Reading text Block Start

Thursday, July 14, 2005

More on Hawk Aerodynamics: Blakeman

In yesterday's query to John Blakeman Anne mentioned an aeronautical term unknown to me: canard. Below, the Ohio biologist gives some informatioin about that term. Then he offers more thoughts about hawk flight. He writes:

From a Google dictionary:
canard \kuh-NAHRD\, noun:
1. An unfounded, false, or fabricated report or story.
2. A horizontal control and stabilizing surface mounted forward of the main wing of an aircraft.
3. An aircraft whose horizontal stabilizer is mounted forward of the main wing.
Because red-tails tend to move the outer feathers of their wings forward during soaring, the outer primaries act very much like canard wings.
The alulas, the smaller projecting feathers at the "wrist" also act as canard wings when the bird is landing, smoothing the flow of air over the wing at low speed, when it would otherwise break up and create drag and lose lift. Very complicated aereodynamics, so I will have to be careful in what and how I state things. I'll defer to any aeronautical engineer who weighs in on the subject. But the key matter is that the hawk is in continuous control and minute modification of its feather and wing attitudes. If we had a stiff, mounted red-tail in perfect soaring postion, even with perfect weight distribution, we couldn't toss the specimen off a tall building and expect it to glide with stability to a distant landing. The bird model would go immediately into a spiraling, uncontrolled crash. Not much different from the balance refinements of a ballarina. Looks easy and perfect. It's hard and

John A. Blakeman

One last note, sure to offend some, as it contradicts some sensible things we all learned back in science class. Most general science and physics books, at least older ones, have a cross-section diagram of the classic airfoil. The text states that as an airplane, or in our case, a red-tailed hawk, cuts horizontally through the air, the airstream passes cleanly and quickly along the flat underwing surface. But the air split off and sent over the arched top of the wing must shoot along faster to pass completely over this longer surface. Fluids passing fast over long surfaces reduce their pressure on those surfaces, so the pressure on the flat bottom of the wing is greater than in the faster air above. The wing is therefore thrust up, and the hawk or airplane stays in the sky.

Reading text Block End
Record extracts Block Start

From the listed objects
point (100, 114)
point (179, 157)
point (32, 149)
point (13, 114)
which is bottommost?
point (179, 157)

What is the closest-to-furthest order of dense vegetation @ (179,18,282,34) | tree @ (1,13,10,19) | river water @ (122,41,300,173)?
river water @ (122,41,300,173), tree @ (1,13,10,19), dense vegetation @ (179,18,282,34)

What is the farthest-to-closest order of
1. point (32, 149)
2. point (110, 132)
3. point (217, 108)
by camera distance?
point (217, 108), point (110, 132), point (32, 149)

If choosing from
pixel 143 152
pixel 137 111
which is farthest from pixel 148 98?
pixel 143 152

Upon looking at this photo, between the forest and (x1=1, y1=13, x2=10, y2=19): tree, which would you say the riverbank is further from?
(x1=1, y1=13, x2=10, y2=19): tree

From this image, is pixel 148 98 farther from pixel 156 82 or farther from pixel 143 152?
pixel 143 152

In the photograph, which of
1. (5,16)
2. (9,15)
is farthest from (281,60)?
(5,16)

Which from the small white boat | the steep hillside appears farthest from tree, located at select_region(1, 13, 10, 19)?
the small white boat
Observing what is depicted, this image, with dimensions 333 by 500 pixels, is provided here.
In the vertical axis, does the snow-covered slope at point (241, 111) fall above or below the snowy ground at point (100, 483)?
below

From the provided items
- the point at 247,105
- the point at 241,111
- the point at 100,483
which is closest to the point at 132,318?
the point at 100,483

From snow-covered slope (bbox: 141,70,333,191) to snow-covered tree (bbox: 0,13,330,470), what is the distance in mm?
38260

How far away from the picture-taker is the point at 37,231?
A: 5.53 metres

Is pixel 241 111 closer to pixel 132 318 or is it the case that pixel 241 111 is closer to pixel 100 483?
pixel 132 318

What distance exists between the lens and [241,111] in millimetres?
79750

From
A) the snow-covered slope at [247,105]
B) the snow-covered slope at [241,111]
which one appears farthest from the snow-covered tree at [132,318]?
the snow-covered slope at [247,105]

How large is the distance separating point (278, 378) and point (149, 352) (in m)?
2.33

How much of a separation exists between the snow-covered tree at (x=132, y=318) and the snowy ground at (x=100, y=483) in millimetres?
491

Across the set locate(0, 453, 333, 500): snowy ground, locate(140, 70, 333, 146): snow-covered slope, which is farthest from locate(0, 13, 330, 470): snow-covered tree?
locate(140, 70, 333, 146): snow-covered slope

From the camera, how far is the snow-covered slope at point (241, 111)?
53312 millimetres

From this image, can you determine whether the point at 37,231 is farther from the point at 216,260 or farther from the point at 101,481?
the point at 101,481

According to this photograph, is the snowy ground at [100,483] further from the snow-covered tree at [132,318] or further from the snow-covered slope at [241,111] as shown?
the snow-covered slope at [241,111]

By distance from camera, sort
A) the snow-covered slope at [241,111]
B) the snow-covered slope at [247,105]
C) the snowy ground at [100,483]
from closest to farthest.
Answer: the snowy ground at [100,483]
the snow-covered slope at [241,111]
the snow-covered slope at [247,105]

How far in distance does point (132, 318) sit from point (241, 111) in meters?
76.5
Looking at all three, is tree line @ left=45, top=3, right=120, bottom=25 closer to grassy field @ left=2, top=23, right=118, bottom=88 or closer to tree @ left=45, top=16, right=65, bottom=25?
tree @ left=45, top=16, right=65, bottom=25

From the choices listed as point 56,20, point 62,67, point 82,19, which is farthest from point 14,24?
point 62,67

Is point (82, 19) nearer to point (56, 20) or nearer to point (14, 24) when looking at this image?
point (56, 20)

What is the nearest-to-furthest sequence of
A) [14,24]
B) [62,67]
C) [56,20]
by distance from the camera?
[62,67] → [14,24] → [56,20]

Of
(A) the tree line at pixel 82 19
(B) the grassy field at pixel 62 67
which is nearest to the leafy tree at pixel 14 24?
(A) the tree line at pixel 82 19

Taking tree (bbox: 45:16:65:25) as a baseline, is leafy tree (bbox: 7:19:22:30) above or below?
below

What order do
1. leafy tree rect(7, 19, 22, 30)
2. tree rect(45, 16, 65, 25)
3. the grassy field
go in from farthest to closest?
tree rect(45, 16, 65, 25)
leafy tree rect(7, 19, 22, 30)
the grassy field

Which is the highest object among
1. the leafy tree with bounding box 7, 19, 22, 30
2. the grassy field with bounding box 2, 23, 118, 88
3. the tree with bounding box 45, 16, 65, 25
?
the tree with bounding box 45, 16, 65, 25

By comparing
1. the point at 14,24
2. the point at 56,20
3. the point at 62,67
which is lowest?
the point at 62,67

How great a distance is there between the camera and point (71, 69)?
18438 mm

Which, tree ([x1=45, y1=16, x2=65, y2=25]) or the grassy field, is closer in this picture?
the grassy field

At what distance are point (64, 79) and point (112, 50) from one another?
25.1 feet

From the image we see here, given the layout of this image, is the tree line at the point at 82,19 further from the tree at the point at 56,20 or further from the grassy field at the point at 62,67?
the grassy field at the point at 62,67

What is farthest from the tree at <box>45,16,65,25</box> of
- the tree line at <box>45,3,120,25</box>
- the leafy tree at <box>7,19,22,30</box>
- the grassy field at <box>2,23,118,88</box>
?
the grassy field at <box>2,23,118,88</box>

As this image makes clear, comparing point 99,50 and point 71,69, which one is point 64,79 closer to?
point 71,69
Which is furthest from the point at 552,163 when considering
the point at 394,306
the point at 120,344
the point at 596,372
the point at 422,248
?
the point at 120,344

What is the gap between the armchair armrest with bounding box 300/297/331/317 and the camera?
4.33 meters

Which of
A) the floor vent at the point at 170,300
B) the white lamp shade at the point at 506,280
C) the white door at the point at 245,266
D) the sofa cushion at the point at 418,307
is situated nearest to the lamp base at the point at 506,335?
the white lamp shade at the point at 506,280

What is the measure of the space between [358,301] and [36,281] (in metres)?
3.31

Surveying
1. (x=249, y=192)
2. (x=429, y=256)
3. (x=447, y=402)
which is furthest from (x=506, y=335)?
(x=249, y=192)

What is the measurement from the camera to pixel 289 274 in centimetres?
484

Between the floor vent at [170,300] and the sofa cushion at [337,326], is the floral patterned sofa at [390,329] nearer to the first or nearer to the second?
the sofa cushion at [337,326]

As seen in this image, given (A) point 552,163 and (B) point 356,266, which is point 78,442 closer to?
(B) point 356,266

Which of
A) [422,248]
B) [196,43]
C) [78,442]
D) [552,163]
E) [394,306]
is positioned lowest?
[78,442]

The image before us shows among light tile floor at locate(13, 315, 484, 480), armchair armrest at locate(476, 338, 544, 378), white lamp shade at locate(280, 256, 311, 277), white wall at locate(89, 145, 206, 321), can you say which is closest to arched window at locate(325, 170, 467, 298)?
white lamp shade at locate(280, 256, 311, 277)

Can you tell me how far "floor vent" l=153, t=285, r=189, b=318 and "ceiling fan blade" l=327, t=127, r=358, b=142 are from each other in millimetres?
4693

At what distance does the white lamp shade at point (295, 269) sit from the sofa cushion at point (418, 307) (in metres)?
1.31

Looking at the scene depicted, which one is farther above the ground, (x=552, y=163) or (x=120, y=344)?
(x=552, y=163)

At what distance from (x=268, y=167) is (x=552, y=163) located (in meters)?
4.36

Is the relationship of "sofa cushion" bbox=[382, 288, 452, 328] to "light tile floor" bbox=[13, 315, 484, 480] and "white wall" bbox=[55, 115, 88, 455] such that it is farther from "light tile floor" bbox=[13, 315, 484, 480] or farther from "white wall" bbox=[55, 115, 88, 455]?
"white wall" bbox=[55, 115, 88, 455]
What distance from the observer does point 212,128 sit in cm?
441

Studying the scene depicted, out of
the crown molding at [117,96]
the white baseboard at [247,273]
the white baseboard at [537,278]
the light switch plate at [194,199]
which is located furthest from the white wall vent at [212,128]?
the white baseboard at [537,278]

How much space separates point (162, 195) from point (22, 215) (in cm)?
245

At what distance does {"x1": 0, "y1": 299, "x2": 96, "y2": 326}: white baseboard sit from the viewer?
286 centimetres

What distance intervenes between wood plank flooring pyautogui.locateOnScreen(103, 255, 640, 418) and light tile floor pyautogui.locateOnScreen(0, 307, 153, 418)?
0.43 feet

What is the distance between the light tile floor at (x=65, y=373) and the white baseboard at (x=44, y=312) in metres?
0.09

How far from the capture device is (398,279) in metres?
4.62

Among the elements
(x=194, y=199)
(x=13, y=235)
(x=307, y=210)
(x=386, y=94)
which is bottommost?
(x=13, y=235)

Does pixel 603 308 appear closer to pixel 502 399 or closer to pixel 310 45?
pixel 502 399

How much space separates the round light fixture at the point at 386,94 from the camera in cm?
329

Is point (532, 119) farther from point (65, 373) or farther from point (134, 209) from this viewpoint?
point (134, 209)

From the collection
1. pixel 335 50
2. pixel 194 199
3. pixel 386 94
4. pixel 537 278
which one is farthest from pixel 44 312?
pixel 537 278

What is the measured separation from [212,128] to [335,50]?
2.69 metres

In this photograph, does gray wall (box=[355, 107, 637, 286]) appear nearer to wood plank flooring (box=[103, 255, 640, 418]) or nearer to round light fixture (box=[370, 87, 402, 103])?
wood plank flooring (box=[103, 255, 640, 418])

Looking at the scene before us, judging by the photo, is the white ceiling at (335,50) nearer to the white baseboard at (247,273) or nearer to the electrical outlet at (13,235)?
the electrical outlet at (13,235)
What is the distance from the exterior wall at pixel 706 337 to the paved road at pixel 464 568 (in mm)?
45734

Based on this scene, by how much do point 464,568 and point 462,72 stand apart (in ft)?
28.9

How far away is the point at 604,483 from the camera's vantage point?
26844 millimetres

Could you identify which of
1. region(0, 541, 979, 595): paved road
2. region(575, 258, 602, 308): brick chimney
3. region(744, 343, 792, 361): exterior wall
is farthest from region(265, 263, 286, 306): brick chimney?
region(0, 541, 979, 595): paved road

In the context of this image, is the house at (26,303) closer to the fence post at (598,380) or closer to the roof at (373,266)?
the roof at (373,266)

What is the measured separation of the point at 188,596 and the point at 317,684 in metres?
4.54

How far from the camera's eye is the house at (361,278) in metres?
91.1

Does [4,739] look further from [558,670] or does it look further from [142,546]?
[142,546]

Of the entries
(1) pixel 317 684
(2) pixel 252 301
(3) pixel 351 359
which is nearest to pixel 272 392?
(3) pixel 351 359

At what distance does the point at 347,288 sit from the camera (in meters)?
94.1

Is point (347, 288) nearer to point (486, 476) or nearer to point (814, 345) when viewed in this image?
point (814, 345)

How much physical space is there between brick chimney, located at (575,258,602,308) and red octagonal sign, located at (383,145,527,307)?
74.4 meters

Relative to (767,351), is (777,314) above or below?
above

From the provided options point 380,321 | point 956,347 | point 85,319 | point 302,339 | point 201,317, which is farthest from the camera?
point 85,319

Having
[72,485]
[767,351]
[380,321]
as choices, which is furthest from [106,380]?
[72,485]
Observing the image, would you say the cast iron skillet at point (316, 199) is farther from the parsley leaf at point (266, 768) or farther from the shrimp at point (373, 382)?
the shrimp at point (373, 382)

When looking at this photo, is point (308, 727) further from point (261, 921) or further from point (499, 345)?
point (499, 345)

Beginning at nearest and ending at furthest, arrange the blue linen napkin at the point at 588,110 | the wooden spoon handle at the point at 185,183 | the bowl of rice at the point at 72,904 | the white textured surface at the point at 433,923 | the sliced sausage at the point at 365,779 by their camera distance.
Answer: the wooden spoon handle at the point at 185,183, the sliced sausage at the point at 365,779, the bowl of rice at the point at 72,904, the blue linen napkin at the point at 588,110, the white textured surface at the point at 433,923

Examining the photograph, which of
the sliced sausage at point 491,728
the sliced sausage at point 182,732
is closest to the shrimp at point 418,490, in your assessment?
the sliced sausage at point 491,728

Record extracts Block End

What this task involves
Reproduce the hawk aerodynamics post starting at "More on Hawk" and ending at "report or story.", with every "aeronautical" changed to "aviation".

Written answer
More on Hawk Aerodynamics: Blakeman

In yesterday's query to John Blakeman Anne mentioned an aviation term unknown to me: canard. Below, the Ohio biologist gives some informatioin about that term. Then he offers more thoughts about hawk flight. He writes:

From a Google dictionary:
canard \kuh-NAHRD\, noun:
1. An unfounded, false, or fabricated report or story.